The popularized equivalent holds, “they’re (R’s and D’s) all the same.” Or “both sides (parties) are corrupt.”
As mentioned previously I’ve been reading Ezra Klein’s Why We’re Polarized. At the same time that I was pondering my reader’s response I happened to read Klein’s chapter, “The Difference Between Democrats and Republicans.”
Klein begins by talking about the scholarly team of Thomas Mann and Norm Ornstein. The two political scientists have been well-known, even famous in their world, for collaboration despite difference. Mann works for the liberal-leaning Brookings Institution. Ornstein for the conservative-leaning American Enterprise Institute. They have teamed up on books and regularly appeared on news shows, lending to their hosts the air of balance and fair-play. Then the duo became to feel qualms. These were expressed in their 2012 book, It’s Even Worse Than It Looks. Here’s an excerpt quoted by Klein:
“Today’s Republican Party . . . is an insurgent outlier. It has become ideologically extreme; contemptuous of the inherited social and economic policy regime; scornful of compromise; unpersuaded by conventional understandings of fact, evidence and science; and dismissive of the legitimacy of it’s political opposition, all but declaring war on the government. The Democratic Party, while no paragon of civic virtue, is more ideologically centered and diverse, protective of the government’s role as it developed over the course of the last century, open to incremental changes in policy fashioned through bargaining with the Republicans and less disposed to or adept at take-no-prisoners conflict between the parties.

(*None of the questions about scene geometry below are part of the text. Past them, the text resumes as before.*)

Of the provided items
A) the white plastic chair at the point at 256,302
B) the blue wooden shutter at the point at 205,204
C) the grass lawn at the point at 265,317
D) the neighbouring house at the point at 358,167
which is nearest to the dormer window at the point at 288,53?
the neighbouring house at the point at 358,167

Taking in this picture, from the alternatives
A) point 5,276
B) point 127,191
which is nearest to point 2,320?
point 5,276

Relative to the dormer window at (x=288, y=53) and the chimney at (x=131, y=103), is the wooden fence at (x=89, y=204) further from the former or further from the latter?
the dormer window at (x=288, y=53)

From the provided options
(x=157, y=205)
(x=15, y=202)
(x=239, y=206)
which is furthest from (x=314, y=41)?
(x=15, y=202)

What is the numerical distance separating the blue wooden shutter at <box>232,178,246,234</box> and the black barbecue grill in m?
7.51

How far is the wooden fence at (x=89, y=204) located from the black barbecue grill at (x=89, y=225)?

“This asymmetry between the parties, which journalists and scholars often brush aside or whitewash in a quest for ‘balance,’ constitutes a huge obstacle to effective governance.”
While there are individual exceptions, the Republicans as a political party have shown themselves less interested in actual governance than in throwing spanners in the works — or simply eliminating “the works,” as in the National Security Council office focused on global health and pandemics. This becomes a real problem in a crisis like the current one.

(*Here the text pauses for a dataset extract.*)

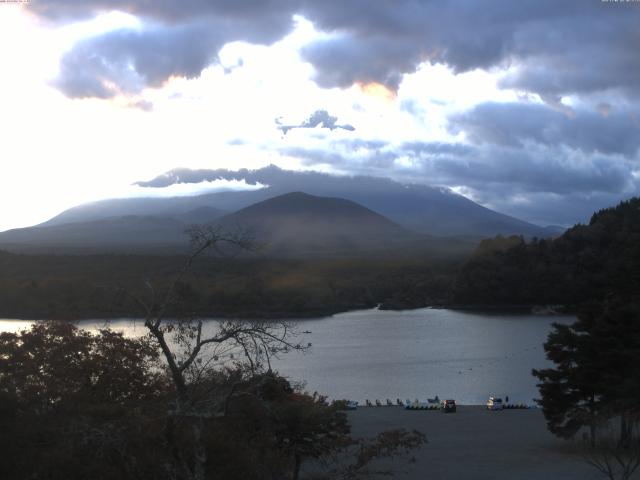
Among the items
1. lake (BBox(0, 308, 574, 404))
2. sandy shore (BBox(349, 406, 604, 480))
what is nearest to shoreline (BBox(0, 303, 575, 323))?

In the balance of Klein’s chapter he discusses structural factors that have kept the Democratic Party closer to accepted civic norms and established institutions (an argument borne out by Biden being their leading candidate for the nomination). Their language is restrained. But their point is clear — the two parties aren’t the same. To act as if they are is false.
The “Trumpification” of the GOP since 2016 is both a confirmation of Mann/Ornstein’s point, and a further reason to reject the “they’re all the same,” “both political parties are corrupt” argument. Today’s Trump-led Republican Party is, as my friend Tommy might put it, “a different breed of cat,” and it’s feral.